(I do not know whether the definitions below already have names in the literature; apologies in advance.)
Let $R \subseteq \mathcal{X}\times\mathbb{N}$ be a binary relation. We declare that $A \subseteq \mathbb{N}$ covers $R$ when $\forall x \in \mathcal{X} \;\exists y \in A: xRy$. We declare $R$ as infinite-handed if for all $x \in \mathcal{X}$, there exists an infinite number of elements $y \in \mathbb{N}$ such that $xRy$.
Given two infinite-handed binary relations $R_1 \subseteq \mathcal{X_1}\times\mathbb{N}, R_2 \subseteq \mathcal{X_2}\times\mathbb{N}$, and assuming $\left|\mathcal{X_1}\right|, \left|\mathcal{X_2}\right| \le \left|\mathbb{R}\right|$, can we always find disjoint $A_1, A_2 \in \mathbb{N}$ such that $A_1$ covers $R_1$ and $A_2$ covers $R_2$?
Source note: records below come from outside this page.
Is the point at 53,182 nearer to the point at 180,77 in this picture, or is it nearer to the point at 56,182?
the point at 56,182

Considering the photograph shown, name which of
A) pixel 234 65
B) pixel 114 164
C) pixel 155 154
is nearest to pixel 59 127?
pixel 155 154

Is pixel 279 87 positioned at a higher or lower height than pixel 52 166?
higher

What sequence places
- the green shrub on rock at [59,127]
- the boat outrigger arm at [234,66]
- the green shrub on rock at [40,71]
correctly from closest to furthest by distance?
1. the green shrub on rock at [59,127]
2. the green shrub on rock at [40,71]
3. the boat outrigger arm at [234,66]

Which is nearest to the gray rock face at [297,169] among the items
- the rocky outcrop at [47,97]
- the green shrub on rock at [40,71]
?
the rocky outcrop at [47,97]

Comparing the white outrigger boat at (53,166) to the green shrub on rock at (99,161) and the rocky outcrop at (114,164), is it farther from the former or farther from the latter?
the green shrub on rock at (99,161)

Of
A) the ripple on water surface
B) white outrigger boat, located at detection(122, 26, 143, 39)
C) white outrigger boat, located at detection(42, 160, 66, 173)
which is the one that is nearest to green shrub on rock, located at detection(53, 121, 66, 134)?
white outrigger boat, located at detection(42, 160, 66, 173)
If the answer is "depends", is there any further reasonable assumption or change in the problem which would make the answer positive?
I feel that a positive answer would require the Axiom of Choice, but I haven't yet been successful in formulating the problem well enough to use the Cartesian-product statement of AC. I've also tried Zorn's lemma by ordering $(A_1, A_2)$ pairs by inclusion, but I couldn't prove the upper bound criterion for infinite chains. I've also searched and GPT'd, but to no avail.